Memasuki pekan ketiga masa orientasi Kampung Komunitas Ibu Profesional, materi yang disampaikan adalah mengenai bagaimana kita sebagai seorang wanita, istri atau ibu menjadi produktif. Apa jawaban kalian jika kalian seorang wanita dan diberi pertanyaan mana yang lebih produktif antara manager rumah tangga, pekerja kantoran atau mahasiswi pasca sarjana?

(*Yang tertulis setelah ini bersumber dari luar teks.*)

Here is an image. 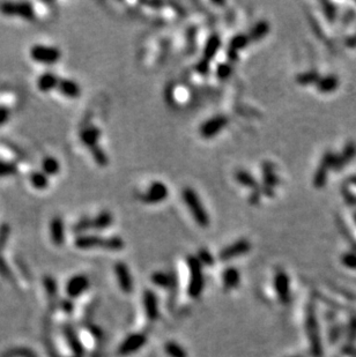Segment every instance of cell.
<instances>
[{
    "instance_id": "obj_28",
    "label": "cell",
    "mask_w": 356,
    "mask_h": 357,
    "mask_svg": "<svg viewBox=\"0 0 356 357\" xmlns=\"http://www.w3.org/2000/svg\"><path fill=\"white\" fill-rule=\"evenodd\" d=\"M90 153H92L94 161H95L100 166H107L109 163V158H108L107 153L100 147L99 145L95 147L90 148Z\"/></svg>"
},
{
    "instance_id": "obj_36",
    "label": "cell",
    "mask_w": 356,
    "mask_h": 357,
    "mask_svg": "<svg viewBox=\"0 0 356 357\" xmlns=\"http://www.w3.org/2000/svg\"><path fill=\"white\" fill-rule=\"evenodd\" d=\"M10 117V111L7 106L0 105V126L5 125Z\"/></svg>"
},
{
    "instance_id": "obj_10",
    "label": "cell",
    "mask_w": 356,
    "mask_h": 357,
    "mask_svg": "<svg viewBox=\"0 0 356 357\" xmlns=\"http://www.w3.org/2000/svg\"><path fill=\"white\" fill-rule=\"evenodd\" d=\"M115 273H116L118 284L121 291L125 294H130L133 291V279H132L130 269L126 263L124 262H117L115 265Z\"/></svg>"
},
{
    "instance_id": "obj_29",
    "label": "cell",
    "mask_w": 356,
    "mask_h": 357,
    "mask_svg": "<svg viewBox=\"0 0 356 357\" xmlns=\"http://www.w3.org/2000/svg\"><path fill=\"white\" fill-rule=\"evenodd\" d=\"M89 229H92V218L88 216H82L72 227V230L75 234H83V232L88 231Z\"/></svg>"
},
{
    "instance_id": "obj_9",
    "label": "cell",
    "mask_w": 356,
    "mask_h": 357,
    "mask_svg": "<svg viewBox=\"0 0 356 357\" xmlns=\"http://www.w3.org/2000/svg\"><path fill=\"white\" fill-rule=\"evenodd\" d=\"M89 288V279L86 275H74L66 283V294L68 297H80Z\"/></svg>"
},
{
    "instance_id": "obj_30",
    "label": "cell",
    "mask_w": 356,
    "mask_h": 357,
    "mask_svg": "<svg viewBox=\"0 0 356 357\" xmlns=\"http://www.w3.org/2000/svg\"><path fill=\"white\" fill-rule=\"evenodd\" d=\"M16 171H17V166L15 163L0 159V177L13 176L14 173H16Z\"/></svg>"
},
{
    "instance_id": "obj_16",
    "label": "cell",
    "mask_w": 356,
    "mask_h": 357,
    "mask_svg": "<svg viewBox=\"0 0 356 357\" xmlns=\"http://www.w3.org/2000/svg\"><path fill=\"white\" fill-rule=\"evenodd\" d=\"M59 78L54 72H44L37 79V88L43 93H48L50 90L57 88Z\"/></svg>"
},
{
    "instance_id": "obj_33",
    "label": "cell",
    "mask_w": 356,
    "mask_h": 357,
    "mask_svg": "<svg viewBox=\"0 0 356 357\" xmlns=\"http://www.w3.org/2000/svg\"><path fill=\"white\" fill-rule=\"evenodd\" d=\"M195 256H197L201 265L212 266L214 263V258H213L212 253L207 249H200Z\"/></svg>"
},
{
    "instance_id": "obj_11",
    "label": "cell",
    "mask_w": 356,
    "mask_h": 357,
    "mask_svg": "<svg viewBox=\"0 0 356 357\" xmlns=\"http://www.w3.org/2000/svg\"><path fill=\"white\" fill-rule=\"evenodd\" d=\"M108 237H101L97 235H79L75 238L74 245L82 250H88L94 248H102L107 250Z\"/></svg>"
},
{
    "instance_id": "obj_25",
    "label": "cell",
    "mask_w": 356,
    "mask_h": 357,
    "mask_svg": "<svg viewBox=\"0 0 356 357\" xmlns=\"http://www.w3.org/2000/svg\"><path fill=\"white\" fill-rule=\"evenodd\" d=\"M29 180L37 190H45L49 186V177L43 171H33L29 175Z\"/></svg>"
},
{
    "instance_id": "obj_17",
    "label": "cell",
    "mask_w": 356,
    "mask_h": 357,
    "mask_svg": "<svg viewBox=\"0 0 356 357\" xmlns=\"http://www.w3.org/2000/svg\"><path fill=\"white\" fill-rule=\"evenodd\" d=\"M220 48H221V38L218 34H213L208 37V40L206 41L204 52H202V58L206 59V60L211 61L212 59L218 53Z\"/></svg>"
},
{
    "instance_id": "obj_19",
    "label": "cell",
    "mask_w": 356,
    "mask_h": 357,
    "mask_svg": "<svg viewBox=\"0 0 356 357\" xmlns=\"http://www.w3.org/2000/svg\"><path fill=\"white\" fill-rule=\"evenodd\" d=\"M152 281L153 283L156 284V286L160 288H163V289H170L175 286L176 280L174 274L172 273H166V272H155L153 273L152 275Z\"/></svg>"
},
{
    "instance_id": "obj_37",
    "label": "cell",
    "mask_w": 356,
    "mask_h": 357,
    "mask_svg": "<svg viewBox=\"0 0 356 357\" xmlns=\"http://www.w3.org/2000/svg\"><path fill=\"white\" fill-rule=\"evenodd\" d=\"M227 57H228V60L230 62H235L238 60V58H239L238 52L233 50V49H230V48H228V50H227Z\"/></svg>"
},
{
    "instance_id": "obj_21",
    "label": "cell",
    "mask_w": 356,
    "mask_h": 357,
    "mask_svg": "<svg viewBox=\"0 0 356 357\" xmlns=\"http://www.w3.org/2000/svg\"><path fill=\"white\" fill-rule=\"evenodd\" d=\"M235 179L242 186L247 187V189L252 191H257L260 186V184L257 182L256 178H254L249 171H246V170H237L235 173Z\"/></svg>"
},
{
    "instance_id": "obj_22",
    "label": "cell",
    "mask_w": 356,
    "mask_h": 357,
    "mask_svg": "<svg viewBox=\"0 0 356 357\" xmlns=\"http://www.w3.org/2000/svg\"><path fill=\"white\" fill-rule=\"evenodd\" d=\"M114 222V217L109 210H102L100 214H97L95 217L92 218V228L96 230H102L110 227Z\"/></svg>"
},
{
    "instance_id": "obj_34",
    "label": "cell",
    "mask_w": 356,
    "mask_h": 357,
    "mask_svg": "<svg viewBox=\"0 0 356 357\" xmlns=\"http://www.w3.org/2000/svg\"><path fill=\"white\" fill-rule=\"evenodd\" d=\"M9 231H10L9 225L7 223H2L1 225H0V251L5 248L7 239H8V236H9Z\"/></svg>"
},
{
    "instance_id": "obj_14",
    "label": "cell",
    "mask_w": 356,
    "mask_h": 357,
    "mask_svg": "<svg viewBox=\"0 0 356 357\" xmlns=\"http://www.w3.org/2000/svg\"><path fill=\"white\" fill-rule=\"evenodd\" d=\"M50 234L51 239L55 245L60 246L65 242V228L64 222L60 216H55L50 223Z\"/></svg>"
},
{
    "instance_id": "obj_15",
    "label": "cell",
    "mask_w": 356,
    "mask_h": 357,
    "mask_svg": "<svg viewBox=\"0 0 356 357\" xmlns=\"http://www.w3.org/2000/svg\"><path fill=\"white\" fill-rule=\"evenodd\" d=\"M101 134H102V132H101L99 127L88 126L81 131V133H80V140H81L83 145L90 149L99 144Z\"/></svg>"
},
{
    "instance_id": "obj_18",
    "label": "cell",
    "mask_w": 356,
    "mask_h": 357,
    "mask_svg": "<svg viewBox=\"0 0 356 357\" xmlns=\"http://www.w3.org/2000/svg\"><path fill=\"white\" fill-rule=\"evenodd\" d=\"M240 282V274L238 269H236L235 267H229L226 270H223L222 273V283L225 289L227 290H233L237 288Z\"/></svg>"
},
{
    "instance_id": "obj_4",
    "label": "cell",
    "mask_w": 356,
    "mask_h": 357,
    "mask_svg": "<svg viewBox=\"0 0 356 357\" xmlns=\"http://www.w3.org/2000/svg\"><path fill=\"white\" fill-rule=\"evenodd\" d=\"M30 57L33 60L45 65H52L60 60L61 51L56 47L36 44L30 49Z\"/></svg>"
},
{
    "instance_id": "obj_20",
    "label": "cell",
    "mask_w": 356,
    "mask_h": 357,
    "mask_svg": "<svg viewBox=\"0 0 356 357\" xmlns=\"http://www.w3.org/2000/svg\"><path fill=\"white\" fill-rule=\"evenodd\" d=\"M270 29H271L270 23H268L267 21L263 20L257 22L252 28H251L249 34H247L250 42H258L263 40V38L270 33Z\"/></svg>"
},
{
    "instance_id": "obj_1",
    "label": "cell",
    "mask_w": 356,
    "mask_h": 357,
    "mask_svg": "<svg viewBox=\"0 0 356 357\" xmlns=\"http://www.w3.org/2000/svg\"><path fill=\"white\" fill-rule=\"evenodd\" d=\"M181 197H183V200L188 208V210L191 211V215L193 216L195 223L201 228H207L209 222H211L209 221V215L204 207V204H202L198 193L191 187H186V189L183 190Z\"/></svg>"
},
{
    "instance_id": "obj_32",
    "label": "cell",
    "mask_w": 356,
    "mask_h": 357,
    "mask_svg": "<svg viewBox=\"0 0 356 357\" xmlns=\"http://www.w3.org/2000/svg\"><path fill=\"white\" fill-rule=\"evenodd\" d=\"M233 73V66L229 62H221L218 67H216V76L220 80H227L232 75Z\"/></svg>"
},
{
    "instance_id": "obj_35",
    "label": "cell",
    "mask_w": 356,
    "mask_h": 357,
    "mask_svg": "<svg viewBox=\"0 0 356 357\" xmlns=\"http://www.w3.org/2000/svg\"><path fill=\"white\" fill-rule=\"evenodd\" d=\"M209 62H211V61H208V60H206V59L201 58L200 60L198 61V64L195 65V71H197L199 74L206 75L209 72Z\"/></svg>"
},
{
    "instance_id": "obj_2",
    "label": "cell",
    "mask_w": 356,
    "mask_h": 357,
    "mask_svg": "<svg viewBox=\"0 0 356 357\" xmlns=\"http://www.w3.org/2000/svg\"><path fill=\"white\" fill-rule=\"evenodd\" d=\"M186 263L188 266V272H190V282H188V295L190 297L197 298L204 290V275H202V265L195 255H187Z\"/></svg>"
},
{
    "instance_id": "obj_26",
    "label": "cell",
    "mask_w": 356,
    "mask_h": 357,
    "mask_svg": "<svg viewBox=\"0 0 356 357\" xmlns=\"http://www.w3.org/2000/svg\"><path fill=\"white\" fill-rule=\"evenodd\" d=\"M249 43H250V40H249V36H247V34H237L232 38V40H230L228 48L238 52L240 50H244V49L249 45Z\"/></svg>"
},
{
    "instance_id": "obj_27",
    "label": "cell",
    "mask_w": 356,
    "mask_h": 357,
    "mask_svg": "<svg viewBox=\"0 0 356 357\" xmlns=\"http://www.w3.org/2000/svg\"><path fill=\"white\" fill-rule=\"evenodd\" d=\"M165 352L169 357H188L186 350L175 341H168L165 345Z\"/></svg>"
},
{
    "instance_id": "obj_12",
    "label": "cell",
    "mask_w": 356,
    "mask_h": 357,
    "mask_svg": "<svg viewBox=\"0 0 356 357\" xmlns=\"http://www.w3.org/2000/svg\"><path fill=\"white\" fill-rule=\"evenodd\" d=\"M142 303H144V308L146 315L149 320L154 321L160 317L158 298L152 290H146L142 296Z\"/></svg>"
},
{
    "instance_id": "obj_7",
    "label": "cell",
    "mask_w": 356,
    "mask_h": 357,
    "mask_svg": "<svg viewBox=\"0 0 356 357\" xmlns=\"http://www.w3.org/2000/svg\"><path fill=\"white\" fill-rule=\"evenodd\" d=\"M251 251V243L246 238H240L233 244L226 246L219 253V259L221 261H229L236 256L246 255Z\"/></svg>"
},
{
    "instance_id": "obj_24",
    "label": "cell",
    "mask_w": 356,
    "mask_h": 357,
    "mask_svg": "<svg viewBox=\"0 0 356 357\" xmlns=\"http://www.w3.org/2000/svg\"><path fill=\"white\" fill-rule=\"evenodd\" d=\"M42 171H43L45 175L49 176H55L60 171V163L57 158H55L54 156H47L43 161H42Z\"/></svg>"
},
{
    "instance_id": "obj_8",
    "label": "cell",
    "mask_w": 356,
    "mask_h": 357,
    "mask_svg": "<svg viewBox=\"0 0 356 357\" xmlns=\"http://www.w3.org/2000/svg\"><path fill=\"white\" fill-rule=\"evenodd\" d=\"M169 197V189L165 183L153 182L147 191L142 194L141 199L147 204H155L165 201Z\"/></svg>"
},
{
    "instance_id": "obj_5",
    "label": "cell",
    "mask_w": 356,
    "mask_h": 357,
    "mask_svg": "<svg viewBox=\"0 0 356 357\" xmlns=\"http://www.w3.org/2000/svg\"><path fill=\"white\" fill-rule=\"evenodd\" d=\"M147 342V336L144 333H133L128 335L120 346L118 347V355L120 356H130L140 350Z\"/></svg>"
},
{
    "instance_id": "obj_3",
    "label": "cell",
    "mask_w": 356,
    "mask_h": 357,
    "mask_svg": "<svg viewBox=\"0 0 356 357\" xmlns=\"http://www.w3.org/2000/svg\"><path fill=\"white\" fill-rule=\"evenodd\" d=\"M0 13L7 16L17 15L27 21L35 19V10L33 3L28 1H5L0 3Z\"/></svg>"
},
{
    "instance_id": "obj_13",
    "label": "cell",
    "mask_w": 356,
    "mask_h": 357,
    "mask_svg": "<svg viewBox=\"0 0 356 357\" xmlns=\"http://www.w3.org/2000/svg\"><path fill=\"white\" fill-rule=\"evenodd\" d=\"M57 89L61 95L68 97V99H76L81 95V88H80L79 83L71 79H59Z\"/></svg>"
},
{
    "instance_id": "obj_23",
    "label": "cell",
    "mask_w": 356,
    "mask_h": 357,
    "mask_svg": "<svg viewBox=\"0 0 356 357\" xmlns=\"http://www.w3.org/2000/svg\"><path fill=\"white\" fill-rule=\"evenodd\" d=\"M261 170H263V177H264V185L271 187L273 189L274 186H277L279 183V179L277 175H275L274 171V164L271 162H264L263 165H261Z\"/></svg>"
},
{
    "instance_id": "obj_38",
    "label": "cell",
    "mask_w": 356,
    "mask_h": 357,
    "mask_svg": "<svg viewBox=\"0 0 356 357\" xmlns=\"http://www.w3.org/2000/svg\"><path fill=\"white\" fill-rule=\"evenodd\" d=\"M260 199H261V194L259 192H257V191H252V193H251V196L249 197V203L251 204H258Z\"/></svg>"
},
{
    "instance_id": "obj_6",
    "label": "cell",
    "mask_w": 356,
    "mask_h": 357,
    "mask_svg": "<svg viewBox=\"0 0 356 357\" xmlns=\"http://www.w3.org/2000/svg\"><path fill=\"white\" fill-rule=\"evenodd\" d=\"M228 117L225 116V114H216V116L206 120L205 123L201 125L200 128H199V132H200V135L202 138H213L215 137L216 134H219L220 132L228 125Z\"/></svg>"
},
{
    "instance_id": "obj_31",
    "label": "cell",
    "mask_w": 356,
    "mask_h": 357,
    "mask_svg": "<svg viewBox=\"0 0 356 357\" xmlns=\"http://www.w3.org/2000/svg\"><path fill=\"white\" fill-rule=\"evenodd\" d=\"M275 286H277L278 293L280 295L281 298L286 297V294H287V276L285 275V273L278 272L277 279H275Z\"/></svg>"
}]
</instances>
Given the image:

Jawabannya pasti beragam, tapi sebagai makhluk yang diciptakan Tuhan serba bisa, kita sebagai wanita bisa menjawab kalau ketiga pilihan tersebut semuanya produktif. Tentu bisa dong! Asalkan kita menjalankan peran-peran tersebut dengan profesional. Tidak ada yang lebih produktif jika seorang ibu rumah tangga, pekerja kantoran dan mahasiswi mengerjakan apa yang menjadi tanggung jawabnya dengan sungguh-sungguh. Coba bayangkan, bukankah seorang pekerja kantoran yang malas dan ogah-ogahan dalam bekerja akan menjadi lebih tidak produktif ketimbang ibu rumah tangga yang setiap hari mampu mengerjakan kewajibannya dirumah dengan ikhlas dan passionate? Jadi kuncinya adalah pada kesungguhan dalam mengerjakan tugas masing-masing.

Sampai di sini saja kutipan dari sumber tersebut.